[Source]:
__________________________________________________

Mère
l'Agenda
Volume 11
3 octobre 1970
(Mère donne un bloc-notes-calendrier au disciple, puis un crayon-feutre.)
Quelle couleur?
C'est violet.
Le violet du pouvoir.
(Mère cherche en vain un crayon vert pour Sujata et finit par lui en donner un bleu,)
Tu as quelque chose?
(Mère entre dans une longue contemplation. La respiration s'améliore, devient paisible, mais de temps en temps, il y a des mouvements involontaires de la jambe gauche et des épaules, surtout de l'épaule droite.)
Tu n'as rien?
Il y a du nouveau?
(Mère hoche la tête négativement, puis replonge)
Tu n'as vraiment rien à me lire?
Si tu veux, je pourrais te lire mon nouveau livre1... Ça me rassurera parce que je ne sais pas où je vais.
C'est bien. Je serais contente de l'entendre.
(Mère replonge)

__________________________________________________

[À faire]:
**a)** Traduisez en anglais cette phrase de l'extrait de l'Agenda : « Ça me rassurera parce que je ne sais pas où je vais. »
**b)** Recopiez s'il vous plaît, sans rien changer, le passage de l'extrait de l'Agenda qui va de « C'est violet. » jusqu'à « (Mère replonge) » inclus.
**c)** Dans l'extrait de l'Agenda, de quelle couleur est le crayon que Mère finit par donner à Sujata ?
Les items proviennent d'une autre source que l'extrait de l'Agenda.

Enregistrements de données:
__________________________________________________

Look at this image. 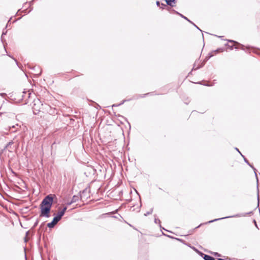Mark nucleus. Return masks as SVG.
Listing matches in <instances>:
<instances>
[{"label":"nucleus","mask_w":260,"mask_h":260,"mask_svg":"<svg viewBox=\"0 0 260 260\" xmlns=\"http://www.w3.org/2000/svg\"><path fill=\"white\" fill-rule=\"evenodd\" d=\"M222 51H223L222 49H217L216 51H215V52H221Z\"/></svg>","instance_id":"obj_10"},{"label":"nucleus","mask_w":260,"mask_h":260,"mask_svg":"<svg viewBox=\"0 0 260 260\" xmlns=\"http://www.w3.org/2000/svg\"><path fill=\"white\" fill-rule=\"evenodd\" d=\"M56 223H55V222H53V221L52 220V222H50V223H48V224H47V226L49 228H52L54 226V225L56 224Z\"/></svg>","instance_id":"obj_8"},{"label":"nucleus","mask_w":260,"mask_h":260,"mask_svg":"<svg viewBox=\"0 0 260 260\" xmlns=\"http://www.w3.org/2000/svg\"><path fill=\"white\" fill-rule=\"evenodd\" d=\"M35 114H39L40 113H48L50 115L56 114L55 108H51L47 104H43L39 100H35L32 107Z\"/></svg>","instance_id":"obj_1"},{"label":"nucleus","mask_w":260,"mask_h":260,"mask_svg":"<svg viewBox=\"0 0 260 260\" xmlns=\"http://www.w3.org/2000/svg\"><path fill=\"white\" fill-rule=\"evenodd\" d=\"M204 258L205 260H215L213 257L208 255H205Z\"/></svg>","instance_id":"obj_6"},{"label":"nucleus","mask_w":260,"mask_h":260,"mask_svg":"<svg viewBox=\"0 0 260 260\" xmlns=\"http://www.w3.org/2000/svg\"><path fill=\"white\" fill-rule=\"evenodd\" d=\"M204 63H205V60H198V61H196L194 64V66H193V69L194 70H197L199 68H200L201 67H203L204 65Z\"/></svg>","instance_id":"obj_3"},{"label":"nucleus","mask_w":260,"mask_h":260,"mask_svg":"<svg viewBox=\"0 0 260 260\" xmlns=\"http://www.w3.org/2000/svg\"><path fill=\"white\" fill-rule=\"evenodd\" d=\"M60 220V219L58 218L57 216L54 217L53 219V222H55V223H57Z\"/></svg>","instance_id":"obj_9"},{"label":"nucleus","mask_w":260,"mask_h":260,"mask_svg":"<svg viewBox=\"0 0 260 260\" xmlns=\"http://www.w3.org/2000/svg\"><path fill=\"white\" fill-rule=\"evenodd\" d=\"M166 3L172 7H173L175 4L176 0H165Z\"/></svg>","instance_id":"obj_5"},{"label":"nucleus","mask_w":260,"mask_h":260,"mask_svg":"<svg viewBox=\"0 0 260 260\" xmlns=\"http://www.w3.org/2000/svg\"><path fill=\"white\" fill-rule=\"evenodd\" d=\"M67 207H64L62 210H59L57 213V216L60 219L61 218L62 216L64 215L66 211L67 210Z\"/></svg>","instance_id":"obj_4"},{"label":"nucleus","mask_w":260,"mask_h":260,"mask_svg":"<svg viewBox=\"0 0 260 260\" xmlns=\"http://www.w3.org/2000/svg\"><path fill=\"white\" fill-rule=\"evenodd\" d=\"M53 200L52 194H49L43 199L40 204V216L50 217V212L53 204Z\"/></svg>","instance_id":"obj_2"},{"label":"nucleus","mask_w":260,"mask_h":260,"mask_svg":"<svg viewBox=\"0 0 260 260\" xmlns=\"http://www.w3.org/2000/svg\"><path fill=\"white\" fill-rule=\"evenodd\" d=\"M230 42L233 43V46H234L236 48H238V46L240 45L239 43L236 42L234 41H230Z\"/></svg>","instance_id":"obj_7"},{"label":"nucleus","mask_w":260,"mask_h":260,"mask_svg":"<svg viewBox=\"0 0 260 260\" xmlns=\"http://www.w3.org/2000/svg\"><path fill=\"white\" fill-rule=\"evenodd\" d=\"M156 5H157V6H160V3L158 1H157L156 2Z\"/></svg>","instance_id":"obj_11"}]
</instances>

__________________________________________________

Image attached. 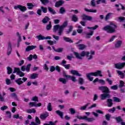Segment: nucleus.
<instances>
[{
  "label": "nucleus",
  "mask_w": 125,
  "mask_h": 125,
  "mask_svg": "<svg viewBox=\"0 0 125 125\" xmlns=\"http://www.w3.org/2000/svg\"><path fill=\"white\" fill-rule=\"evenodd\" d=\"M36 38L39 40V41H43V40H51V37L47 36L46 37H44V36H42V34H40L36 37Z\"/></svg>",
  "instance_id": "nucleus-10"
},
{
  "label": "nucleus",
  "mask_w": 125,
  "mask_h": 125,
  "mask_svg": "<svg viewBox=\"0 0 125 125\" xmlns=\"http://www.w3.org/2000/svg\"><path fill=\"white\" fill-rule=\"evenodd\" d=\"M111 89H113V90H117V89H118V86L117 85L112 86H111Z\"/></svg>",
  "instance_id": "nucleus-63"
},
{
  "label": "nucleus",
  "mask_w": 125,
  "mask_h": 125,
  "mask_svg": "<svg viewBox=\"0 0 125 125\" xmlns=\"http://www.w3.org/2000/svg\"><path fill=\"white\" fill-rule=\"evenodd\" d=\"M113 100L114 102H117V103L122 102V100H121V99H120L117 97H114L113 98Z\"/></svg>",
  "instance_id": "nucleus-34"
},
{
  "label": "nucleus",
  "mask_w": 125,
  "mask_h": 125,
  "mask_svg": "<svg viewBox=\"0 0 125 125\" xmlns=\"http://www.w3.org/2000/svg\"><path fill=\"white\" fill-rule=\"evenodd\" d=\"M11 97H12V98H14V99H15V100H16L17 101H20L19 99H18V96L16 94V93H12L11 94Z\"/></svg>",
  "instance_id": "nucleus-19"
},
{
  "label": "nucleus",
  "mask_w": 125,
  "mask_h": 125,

__________________________________________________

[Réponses par tâche]:
**a)** That will reassure me because I don't know where I'm going.

**b)**
C'est violet.
Le violet du pouvoir.
(Mère cherche en vain un crayon vert pour Sujata et finit par lui en donner un bleu,)
Tu as quelque chose?
(Mère entre dans une longue contemplation. La respiration s'améliore, devient paisible, mais de temps en temps, il y a des mouvements involontaires de la jambe gauche et des épaules, surtout de l'épaule droite.)
Tu n'as rien?
Il y a du nouveau?
(Mère hoche la tête négativement, puis replonge)
Tu n'as vraiment rien à me lire?
Si tu veux, je pourrais te lire mon nouveau livre1... Ça me rassurera parce que je ne sais pas où je vais.
C'est bien. Je serais contente de l'entendre.
(Mère replonge)

**c)** Il est bleu.